Audrey Niffenegger has a porcupine near her pantry, two snow white doves behind the settee, and a rabbit on one of many bookshelves. Upstairs in her studio, the pages of The Other Husband, the sequel she is writing to her best-selling novel, The Time Traveler’s Wife, are neatly spread on a desk. Nearby, flat files pull out to reveal the artwork she created for her many handmade books, some featuring the very crow that looks down, sentrylike, right now.
It’s clear that in addition to a penchant for diorama-worthy taxidermy, Niffenegger loves books: writing them, reading them, making them. So much so, that she is leading the charge to establish a new arts center called the Artists Book House (ABH). The organization is hosting a fundraising party from 1 to 4 p.m.February 9, at the Evanston Art Center, to kick things off.
ABH’s stated mission is to be a place of diversity “where artists, writers, readers, and other thoughtful people gather to learn and create,” promoting literary art and bookmaking crafts, and connecting community through education, exhibitions, and publications.
The timing is deliberate. Niffenegger cofounded the Center for Book and Paper Arts at Columbia College, which thrived for 25 years. Last year, the school shut down its Interdisciplinary Book and Paper degree program, essentially gutting the Center. ABH seeks to fill that void, maintaining Chicago’s robust role in the book arts world, but as an independent facility, that’s available to the public.
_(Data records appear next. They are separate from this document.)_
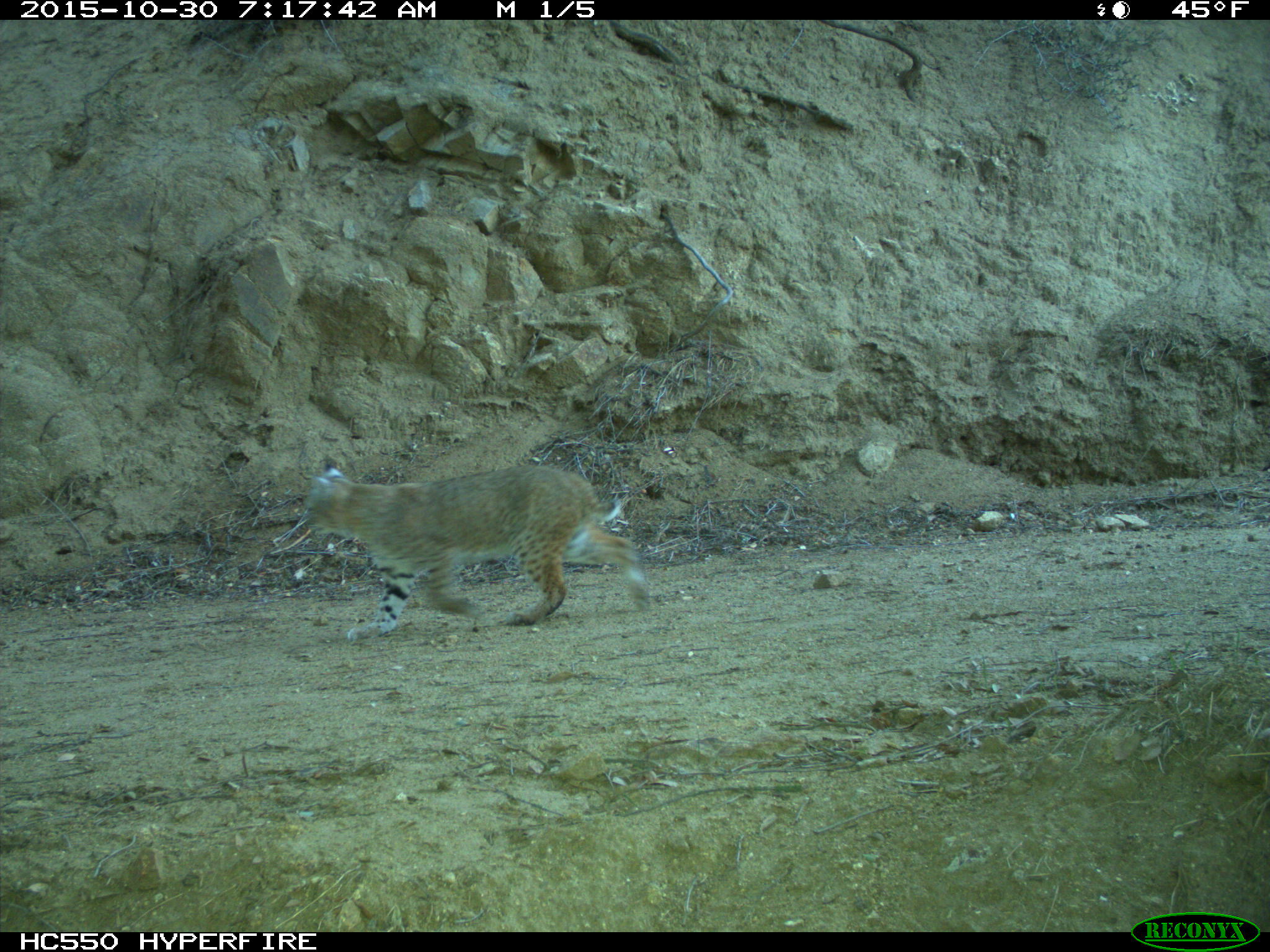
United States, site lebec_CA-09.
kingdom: Animalia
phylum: Chordata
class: Mammalia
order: Carnivora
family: Felidae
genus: Lynx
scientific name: Lynx rufus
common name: bobcat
Lynx rufus (bobcat).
Current hopes are to house ABH in the Harley Clarke mansion, former home of the Evanston Arts Center. “We’d love to make the Clarke House our home,” says Niffenegger. “It has a long history with the community, and is easily accessible to all of Chicago.” Adjacent to Evanston’s Lighthouse Beach on Sheridan Road, Clarke House has ample room for community-friendly features.
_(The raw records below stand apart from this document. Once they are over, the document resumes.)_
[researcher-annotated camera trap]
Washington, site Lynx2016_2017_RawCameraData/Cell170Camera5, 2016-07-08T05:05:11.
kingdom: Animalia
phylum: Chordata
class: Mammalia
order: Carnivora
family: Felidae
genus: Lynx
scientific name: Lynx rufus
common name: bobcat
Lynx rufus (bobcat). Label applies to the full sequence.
Author and artist Audrey Niffenegger PHOTOGRAPHY BY MONICA KASS ROGERS
Patterned after the Minnesota Center for Book Arts, ABH will include space for artists to work, teach, and host forums, plus a library, bookshop, and café. Efforts are already underway to raise the $5 to 10 million in funding needed for the project.
The proposal deadline for organizations vying to occupy the Clarke House is February 28th. If ABH wins approval, the project will be built out following plans drawn up by architect John Eifler. If not, ABH will find physical space elsewhere, using the funding to make a different building its home.
For those unfamiliar with artist books, the medium is one of creating one-of-a-kind books and limited editions of artist-designed books that may include handmade papers, creative typography, and original artwork, printed and bound by the artist into three-dimensional works. The art form also includes books that break boundaries— experimental expressions free of text, paper, or binding. Artist’s books may also be printed in larger editions, as political statements, or social commentary.
All put art in the hand, taking the reader on a tactile journey experienced page-by-page, coverto- cover.
Niffenegger’s first experience of art books came when she was a young girl growing up in Evanston. “In the ’60s, the Evanston Public Library used to have boxes of artists’ books that had been donated to the children’s library, lined up along the windows,” she says. “I loved looking at them. The idea lodged in my brain that even I could make a book.”
So Niffenegger started doing just that, making tiny books filled with poems and drawings. She studied art at Evanston Township High School and at the Evanston Arts Center. Pursuing her art degree at the School of the Art Institute of Chicago, Niffenegger kept at it, working on a book project called The Adventuress. To make it, she created 68 etchings, learned bookbinding, and how to hand-set type and print with a letterpress—processes she found “incredibly exciting.”
She got an MFA at Northwestern and started a letterpress and etching studio, Greenwindow Printers, with two associates.
All of this eventually coalesced into something much bigger.
“There were lots of artists who met and brainstormed,” says Niffenegger, “until it was finally suggested, “‘Let’s start a big beautiful book arts center in Chicago where we can teach community classes.’”
The Center of Book and Paper Arts officially launched in 1994, first in a satellite facility on Wabash, and then in Columbia’s Ludington Building.
With the interdisciplinary program there now gone, the art community is working hard to make ABH a reality with the potential to take Midwest book arts to a new level.
“We always wanted the center we created to be for the community. Artists Book House is a rebirth of that initial vision,” says Niffenegger. “It’s a lovely thing, that has a lot of synchronicity. Not just classes, but space where the community can gather around collaborative events.”

ABOVE: “Clothilde, Horrified” (Aquatint, 1995, Audrey Niffenegger) LEFT: “Falling” (Ink and
Gouache on Amate paper, 2004, Audrey Niffenegger) PHOTOGRAPHY BY TK
“There are so many things I care about that have disappeared in the world lately,” she concludes. “The Artist Book House gives us the opportunity to start something in the face of that, that is truly good.”